→ **PROBLEM TO SOLVE**
Copy word for word, please, the lines of the entries below running from the one containing "The researchers measured the magnitude" to the one containing "Researchers conducted competition", both ends included.

===== EXERCISE INPUTS =====

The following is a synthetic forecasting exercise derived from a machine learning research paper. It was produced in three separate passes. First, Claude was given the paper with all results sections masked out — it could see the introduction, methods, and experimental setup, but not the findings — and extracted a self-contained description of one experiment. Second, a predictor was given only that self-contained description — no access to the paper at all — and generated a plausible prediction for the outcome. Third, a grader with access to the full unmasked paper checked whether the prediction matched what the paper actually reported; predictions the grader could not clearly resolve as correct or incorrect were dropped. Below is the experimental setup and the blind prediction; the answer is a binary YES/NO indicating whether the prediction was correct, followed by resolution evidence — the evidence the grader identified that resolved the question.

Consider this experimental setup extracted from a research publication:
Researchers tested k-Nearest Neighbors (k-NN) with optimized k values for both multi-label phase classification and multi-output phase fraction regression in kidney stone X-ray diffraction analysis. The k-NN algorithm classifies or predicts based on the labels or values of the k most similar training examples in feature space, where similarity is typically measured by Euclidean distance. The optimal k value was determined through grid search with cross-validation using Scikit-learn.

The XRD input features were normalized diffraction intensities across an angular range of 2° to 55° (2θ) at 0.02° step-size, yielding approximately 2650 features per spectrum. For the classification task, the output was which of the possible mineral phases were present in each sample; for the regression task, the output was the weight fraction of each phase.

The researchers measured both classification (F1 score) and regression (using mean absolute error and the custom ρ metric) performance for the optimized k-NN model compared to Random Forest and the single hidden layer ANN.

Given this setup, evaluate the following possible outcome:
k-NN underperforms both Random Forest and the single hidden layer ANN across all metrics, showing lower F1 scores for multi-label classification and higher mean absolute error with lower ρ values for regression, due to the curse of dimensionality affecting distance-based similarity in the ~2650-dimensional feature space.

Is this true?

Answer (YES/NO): NO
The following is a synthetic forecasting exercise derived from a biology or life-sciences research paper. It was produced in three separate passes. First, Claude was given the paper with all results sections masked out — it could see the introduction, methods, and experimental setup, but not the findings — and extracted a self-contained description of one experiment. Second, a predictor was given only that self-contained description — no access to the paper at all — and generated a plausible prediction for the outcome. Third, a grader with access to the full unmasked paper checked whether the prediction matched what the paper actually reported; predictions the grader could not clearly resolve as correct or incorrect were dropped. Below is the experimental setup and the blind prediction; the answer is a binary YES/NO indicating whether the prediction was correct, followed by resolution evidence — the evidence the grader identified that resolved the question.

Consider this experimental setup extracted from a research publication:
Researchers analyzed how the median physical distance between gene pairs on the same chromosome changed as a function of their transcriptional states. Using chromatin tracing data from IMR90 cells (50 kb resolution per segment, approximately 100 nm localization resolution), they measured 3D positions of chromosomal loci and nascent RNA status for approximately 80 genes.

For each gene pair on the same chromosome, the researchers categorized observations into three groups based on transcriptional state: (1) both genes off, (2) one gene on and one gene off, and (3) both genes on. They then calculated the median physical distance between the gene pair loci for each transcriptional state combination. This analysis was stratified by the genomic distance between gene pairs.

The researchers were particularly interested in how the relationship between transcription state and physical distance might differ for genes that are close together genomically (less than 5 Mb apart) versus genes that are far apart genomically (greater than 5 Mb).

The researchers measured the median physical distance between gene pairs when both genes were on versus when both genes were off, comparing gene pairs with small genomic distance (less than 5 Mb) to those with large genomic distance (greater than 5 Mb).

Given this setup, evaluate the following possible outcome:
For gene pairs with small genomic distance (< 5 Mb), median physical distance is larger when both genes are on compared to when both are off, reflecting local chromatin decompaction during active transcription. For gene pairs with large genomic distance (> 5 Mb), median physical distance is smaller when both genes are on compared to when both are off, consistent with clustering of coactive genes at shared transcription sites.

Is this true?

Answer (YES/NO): NO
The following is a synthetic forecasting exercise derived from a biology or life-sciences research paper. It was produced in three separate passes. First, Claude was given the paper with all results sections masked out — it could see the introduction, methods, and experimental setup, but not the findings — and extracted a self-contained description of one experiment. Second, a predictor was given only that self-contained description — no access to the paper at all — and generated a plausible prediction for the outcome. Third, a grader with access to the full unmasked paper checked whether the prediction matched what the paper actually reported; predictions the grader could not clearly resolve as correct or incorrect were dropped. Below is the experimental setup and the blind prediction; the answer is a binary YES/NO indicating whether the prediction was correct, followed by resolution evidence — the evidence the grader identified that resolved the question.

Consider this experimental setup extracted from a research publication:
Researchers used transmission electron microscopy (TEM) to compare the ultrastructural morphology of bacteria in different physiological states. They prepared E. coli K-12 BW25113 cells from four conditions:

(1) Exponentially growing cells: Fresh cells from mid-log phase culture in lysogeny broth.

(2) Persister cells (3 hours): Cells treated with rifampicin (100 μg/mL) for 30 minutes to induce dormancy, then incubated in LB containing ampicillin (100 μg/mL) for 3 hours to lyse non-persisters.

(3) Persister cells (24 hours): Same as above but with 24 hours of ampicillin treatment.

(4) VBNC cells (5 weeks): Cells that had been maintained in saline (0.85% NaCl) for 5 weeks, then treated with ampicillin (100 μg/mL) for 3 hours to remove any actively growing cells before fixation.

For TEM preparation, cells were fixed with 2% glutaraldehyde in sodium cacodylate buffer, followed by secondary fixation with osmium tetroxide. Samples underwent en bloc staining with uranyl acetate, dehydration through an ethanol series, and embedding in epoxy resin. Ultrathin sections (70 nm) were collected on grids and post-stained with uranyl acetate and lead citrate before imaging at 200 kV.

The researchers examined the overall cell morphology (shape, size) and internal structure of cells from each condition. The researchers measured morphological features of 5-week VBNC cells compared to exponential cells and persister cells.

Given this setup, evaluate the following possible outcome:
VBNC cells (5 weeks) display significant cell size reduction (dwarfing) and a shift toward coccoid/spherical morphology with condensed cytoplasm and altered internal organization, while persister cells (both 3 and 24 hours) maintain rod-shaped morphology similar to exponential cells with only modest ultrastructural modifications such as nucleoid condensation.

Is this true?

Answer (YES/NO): NO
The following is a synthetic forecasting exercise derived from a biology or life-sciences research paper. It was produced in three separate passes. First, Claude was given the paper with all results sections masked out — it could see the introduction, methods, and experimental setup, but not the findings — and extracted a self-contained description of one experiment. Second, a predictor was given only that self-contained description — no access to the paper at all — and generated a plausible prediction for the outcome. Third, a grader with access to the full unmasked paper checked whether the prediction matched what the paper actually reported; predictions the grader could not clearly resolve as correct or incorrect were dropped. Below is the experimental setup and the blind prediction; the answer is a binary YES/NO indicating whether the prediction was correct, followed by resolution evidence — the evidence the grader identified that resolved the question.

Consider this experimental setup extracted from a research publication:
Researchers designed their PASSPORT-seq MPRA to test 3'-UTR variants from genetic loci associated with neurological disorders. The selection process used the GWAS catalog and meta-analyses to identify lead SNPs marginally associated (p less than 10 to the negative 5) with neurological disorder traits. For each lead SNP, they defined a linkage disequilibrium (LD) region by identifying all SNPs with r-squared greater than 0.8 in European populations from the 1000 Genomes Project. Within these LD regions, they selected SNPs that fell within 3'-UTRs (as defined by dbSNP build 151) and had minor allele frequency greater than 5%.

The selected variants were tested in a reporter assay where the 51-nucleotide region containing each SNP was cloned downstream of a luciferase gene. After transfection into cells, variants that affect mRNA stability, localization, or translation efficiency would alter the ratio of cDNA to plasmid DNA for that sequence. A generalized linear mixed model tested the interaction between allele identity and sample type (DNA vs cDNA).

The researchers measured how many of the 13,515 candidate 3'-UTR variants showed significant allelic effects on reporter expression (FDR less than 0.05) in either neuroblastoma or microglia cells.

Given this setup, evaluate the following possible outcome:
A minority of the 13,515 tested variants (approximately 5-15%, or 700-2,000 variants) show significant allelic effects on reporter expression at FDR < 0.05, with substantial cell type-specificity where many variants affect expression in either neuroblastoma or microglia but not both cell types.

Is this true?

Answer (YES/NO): YES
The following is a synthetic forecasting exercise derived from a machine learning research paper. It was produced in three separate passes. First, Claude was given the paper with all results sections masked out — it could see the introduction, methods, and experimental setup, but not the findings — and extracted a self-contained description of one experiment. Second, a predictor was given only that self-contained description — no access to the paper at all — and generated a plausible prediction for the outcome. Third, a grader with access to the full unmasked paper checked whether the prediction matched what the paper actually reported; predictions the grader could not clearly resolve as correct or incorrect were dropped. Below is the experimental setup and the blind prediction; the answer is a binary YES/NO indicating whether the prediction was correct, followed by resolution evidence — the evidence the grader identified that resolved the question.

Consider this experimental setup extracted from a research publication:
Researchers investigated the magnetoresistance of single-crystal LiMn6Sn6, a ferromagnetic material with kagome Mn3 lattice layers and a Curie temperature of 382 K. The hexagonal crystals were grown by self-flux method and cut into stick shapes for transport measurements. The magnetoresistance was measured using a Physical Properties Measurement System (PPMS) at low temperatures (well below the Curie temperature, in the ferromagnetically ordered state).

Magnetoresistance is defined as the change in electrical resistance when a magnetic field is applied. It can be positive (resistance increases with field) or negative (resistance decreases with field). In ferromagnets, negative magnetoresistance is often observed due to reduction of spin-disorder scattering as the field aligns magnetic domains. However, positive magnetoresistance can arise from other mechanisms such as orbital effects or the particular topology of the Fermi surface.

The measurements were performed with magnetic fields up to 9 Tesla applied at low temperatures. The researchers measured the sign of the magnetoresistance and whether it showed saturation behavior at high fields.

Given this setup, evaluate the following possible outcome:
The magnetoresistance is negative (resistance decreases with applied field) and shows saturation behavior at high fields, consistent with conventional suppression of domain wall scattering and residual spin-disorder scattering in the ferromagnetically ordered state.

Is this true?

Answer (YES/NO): NO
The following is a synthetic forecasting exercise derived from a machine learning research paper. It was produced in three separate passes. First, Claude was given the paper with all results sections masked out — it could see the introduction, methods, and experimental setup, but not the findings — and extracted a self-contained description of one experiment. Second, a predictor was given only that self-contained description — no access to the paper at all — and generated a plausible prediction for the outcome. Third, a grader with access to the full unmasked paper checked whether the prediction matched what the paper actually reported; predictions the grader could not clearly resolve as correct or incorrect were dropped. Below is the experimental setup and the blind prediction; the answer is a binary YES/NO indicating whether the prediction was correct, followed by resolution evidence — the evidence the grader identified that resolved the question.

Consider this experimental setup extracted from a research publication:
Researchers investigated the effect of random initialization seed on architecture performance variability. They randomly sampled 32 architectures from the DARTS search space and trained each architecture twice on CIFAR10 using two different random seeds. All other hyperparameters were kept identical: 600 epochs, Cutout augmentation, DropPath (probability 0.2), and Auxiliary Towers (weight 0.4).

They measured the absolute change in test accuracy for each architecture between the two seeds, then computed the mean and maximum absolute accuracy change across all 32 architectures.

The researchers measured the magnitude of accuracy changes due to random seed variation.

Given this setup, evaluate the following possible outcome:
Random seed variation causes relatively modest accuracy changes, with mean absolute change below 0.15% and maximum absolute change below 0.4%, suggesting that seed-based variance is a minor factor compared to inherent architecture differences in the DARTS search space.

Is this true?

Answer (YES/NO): NO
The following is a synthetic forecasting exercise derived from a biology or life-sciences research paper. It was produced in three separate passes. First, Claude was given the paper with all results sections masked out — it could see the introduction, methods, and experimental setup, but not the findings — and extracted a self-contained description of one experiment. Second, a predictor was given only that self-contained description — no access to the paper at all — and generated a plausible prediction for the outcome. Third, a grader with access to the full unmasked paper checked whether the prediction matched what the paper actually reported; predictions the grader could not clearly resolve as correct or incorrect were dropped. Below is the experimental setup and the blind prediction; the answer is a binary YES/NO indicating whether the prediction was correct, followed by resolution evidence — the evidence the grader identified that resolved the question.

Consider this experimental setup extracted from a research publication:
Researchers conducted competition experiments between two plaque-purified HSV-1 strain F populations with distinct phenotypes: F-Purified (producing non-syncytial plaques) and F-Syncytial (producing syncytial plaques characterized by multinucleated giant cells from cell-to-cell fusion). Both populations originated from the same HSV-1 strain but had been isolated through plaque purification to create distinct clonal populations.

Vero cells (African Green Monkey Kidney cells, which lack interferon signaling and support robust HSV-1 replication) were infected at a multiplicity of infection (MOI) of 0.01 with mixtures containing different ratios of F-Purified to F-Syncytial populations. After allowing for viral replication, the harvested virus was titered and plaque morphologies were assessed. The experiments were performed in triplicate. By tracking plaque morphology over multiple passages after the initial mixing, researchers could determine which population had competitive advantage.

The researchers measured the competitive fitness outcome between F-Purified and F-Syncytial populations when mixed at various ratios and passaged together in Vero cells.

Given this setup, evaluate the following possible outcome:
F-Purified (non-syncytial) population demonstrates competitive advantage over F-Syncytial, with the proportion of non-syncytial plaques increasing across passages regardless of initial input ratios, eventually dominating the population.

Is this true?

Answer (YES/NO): NO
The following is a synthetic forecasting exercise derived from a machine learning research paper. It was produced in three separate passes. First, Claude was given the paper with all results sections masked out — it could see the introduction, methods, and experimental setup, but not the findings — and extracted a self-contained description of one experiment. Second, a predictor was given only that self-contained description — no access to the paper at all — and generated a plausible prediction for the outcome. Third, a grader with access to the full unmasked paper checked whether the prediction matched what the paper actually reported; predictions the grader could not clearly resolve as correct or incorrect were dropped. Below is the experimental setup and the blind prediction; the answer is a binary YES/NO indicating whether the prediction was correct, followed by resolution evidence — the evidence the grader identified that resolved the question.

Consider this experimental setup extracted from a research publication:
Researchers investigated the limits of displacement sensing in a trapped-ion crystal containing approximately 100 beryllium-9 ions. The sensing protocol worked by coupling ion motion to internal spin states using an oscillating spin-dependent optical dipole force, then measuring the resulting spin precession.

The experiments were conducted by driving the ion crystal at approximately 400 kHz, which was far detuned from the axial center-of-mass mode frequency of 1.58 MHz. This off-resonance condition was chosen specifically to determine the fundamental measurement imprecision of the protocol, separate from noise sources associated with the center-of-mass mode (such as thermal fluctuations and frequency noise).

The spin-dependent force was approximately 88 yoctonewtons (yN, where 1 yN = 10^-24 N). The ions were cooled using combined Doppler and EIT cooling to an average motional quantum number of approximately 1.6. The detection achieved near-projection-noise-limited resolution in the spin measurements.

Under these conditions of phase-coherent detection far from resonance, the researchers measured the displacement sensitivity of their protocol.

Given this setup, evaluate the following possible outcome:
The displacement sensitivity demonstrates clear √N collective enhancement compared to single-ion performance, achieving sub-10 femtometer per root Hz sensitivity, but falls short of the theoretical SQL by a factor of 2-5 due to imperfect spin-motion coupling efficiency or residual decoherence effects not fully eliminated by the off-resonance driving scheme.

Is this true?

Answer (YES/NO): NO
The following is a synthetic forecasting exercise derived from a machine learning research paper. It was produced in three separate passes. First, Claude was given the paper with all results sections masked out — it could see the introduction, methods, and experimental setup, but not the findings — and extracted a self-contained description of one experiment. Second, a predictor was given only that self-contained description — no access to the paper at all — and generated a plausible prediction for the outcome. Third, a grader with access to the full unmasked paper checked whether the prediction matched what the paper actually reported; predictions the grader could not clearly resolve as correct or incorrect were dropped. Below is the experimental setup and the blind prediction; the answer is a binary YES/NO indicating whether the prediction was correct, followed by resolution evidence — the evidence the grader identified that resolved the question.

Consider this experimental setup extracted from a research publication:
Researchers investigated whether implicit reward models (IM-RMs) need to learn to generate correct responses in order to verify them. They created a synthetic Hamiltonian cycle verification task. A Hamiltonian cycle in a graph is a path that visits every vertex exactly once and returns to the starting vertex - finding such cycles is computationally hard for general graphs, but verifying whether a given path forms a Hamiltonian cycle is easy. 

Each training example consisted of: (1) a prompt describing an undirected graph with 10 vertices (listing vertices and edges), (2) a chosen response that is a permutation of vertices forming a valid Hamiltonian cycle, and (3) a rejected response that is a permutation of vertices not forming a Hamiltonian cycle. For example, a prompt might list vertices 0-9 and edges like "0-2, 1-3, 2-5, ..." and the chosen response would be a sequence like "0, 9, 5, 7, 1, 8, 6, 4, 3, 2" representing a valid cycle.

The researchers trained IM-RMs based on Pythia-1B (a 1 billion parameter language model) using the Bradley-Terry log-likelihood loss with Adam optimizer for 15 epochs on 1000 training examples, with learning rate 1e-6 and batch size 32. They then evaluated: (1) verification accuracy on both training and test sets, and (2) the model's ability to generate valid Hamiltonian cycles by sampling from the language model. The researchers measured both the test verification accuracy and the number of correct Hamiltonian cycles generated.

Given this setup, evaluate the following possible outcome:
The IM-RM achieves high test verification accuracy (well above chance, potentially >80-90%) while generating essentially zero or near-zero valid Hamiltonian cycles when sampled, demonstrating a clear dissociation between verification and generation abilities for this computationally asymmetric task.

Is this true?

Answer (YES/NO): YES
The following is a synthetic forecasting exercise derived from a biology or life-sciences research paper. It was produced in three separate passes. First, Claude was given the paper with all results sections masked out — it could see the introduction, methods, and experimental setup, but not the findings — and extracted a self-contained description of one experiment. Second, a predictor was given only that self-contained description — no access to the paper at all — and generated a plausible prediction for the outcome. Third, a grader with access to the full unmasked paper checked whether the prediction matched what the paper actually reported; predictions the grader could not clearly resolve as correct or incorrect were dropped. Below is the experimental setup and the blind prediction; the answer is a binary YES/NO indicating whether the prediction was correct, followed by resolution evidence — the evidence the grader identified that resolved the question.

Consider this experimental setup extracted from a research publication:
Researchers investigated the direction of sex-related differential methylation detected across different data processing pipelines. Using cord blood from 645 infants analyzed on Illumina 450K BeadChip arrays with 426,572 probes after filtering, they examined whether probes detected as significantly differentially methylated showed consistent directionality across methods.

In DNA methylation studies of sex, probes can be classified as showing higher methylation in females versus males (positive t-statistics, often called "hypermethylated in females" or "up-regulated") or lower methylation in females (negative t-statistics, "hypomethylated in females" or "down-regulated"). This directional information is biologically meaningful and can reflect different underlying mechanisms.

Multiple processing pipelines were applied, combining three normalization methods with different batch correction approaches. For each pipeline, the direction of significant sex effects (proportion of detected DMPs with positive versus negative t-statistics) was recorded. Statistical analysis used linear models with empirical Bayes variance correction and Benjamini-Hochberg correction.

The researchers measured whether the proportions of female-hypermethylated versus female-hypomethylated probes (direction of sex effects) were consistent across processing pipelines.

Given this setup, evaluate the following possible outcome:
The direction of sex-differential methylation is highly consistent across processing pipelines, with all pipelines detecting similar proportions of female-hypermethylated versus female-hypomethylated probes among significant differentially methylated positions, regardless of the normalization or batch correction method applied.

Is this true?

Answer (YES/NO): NO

=====

→ **EXERCISE ANSWER**
The researchers measured the magnitude of accuracy changes due to random seed variation.

Given this setup, evaluate the following possible outcome:
Random seed variation causes relatively modest accuracy changes, with mean absolute change below 0.15% and maximum absolute change below 0.4%, suggesting that seed-based variance is a minor factor compared to inherent architecture differences in the DARTS search space.

Is this true?

Answer (YES/NO): NO
The following is a synthetic forecasting exercise derived from a biology or life-sciences research paper. It was produced in three separate passes. First, Claude was given the paper with all results sections masked out — it could see the introduction, methods, and experimental setup, but not the findings — and extracted a self-contained description of one experiment. Second, a predictor was given only that self-contained description — no access to the paper at all — and generated a plausible prediction for the outcome. Third, a grader with access to the full unmasked paper checked whether the prediction matched what the paper actually reported; predictions the grader could not clearly resolve as correct or incorrect were dropped. Below is the experimental setup and the blind prediction; the answer is a binary YES/NO indicating whether the prediction was correct, followed by resolution evidence — the evidence the grader identified that resolved the question.

Consider this experimental setup extracted from a research publication:
Researchers conducted competition experiments between two plaque-purified HSV-1 strain F populations with distinct phenotypes: F-Purified (producing non-syncytial plaques) and F-Syncytial (producing syncytial plaques characterized by multinucleated giant cells from cell-to-cell fusion). Both populations originated from the same HSV-1 strain but had been isolated through plaque purification to create distinct clonal populations.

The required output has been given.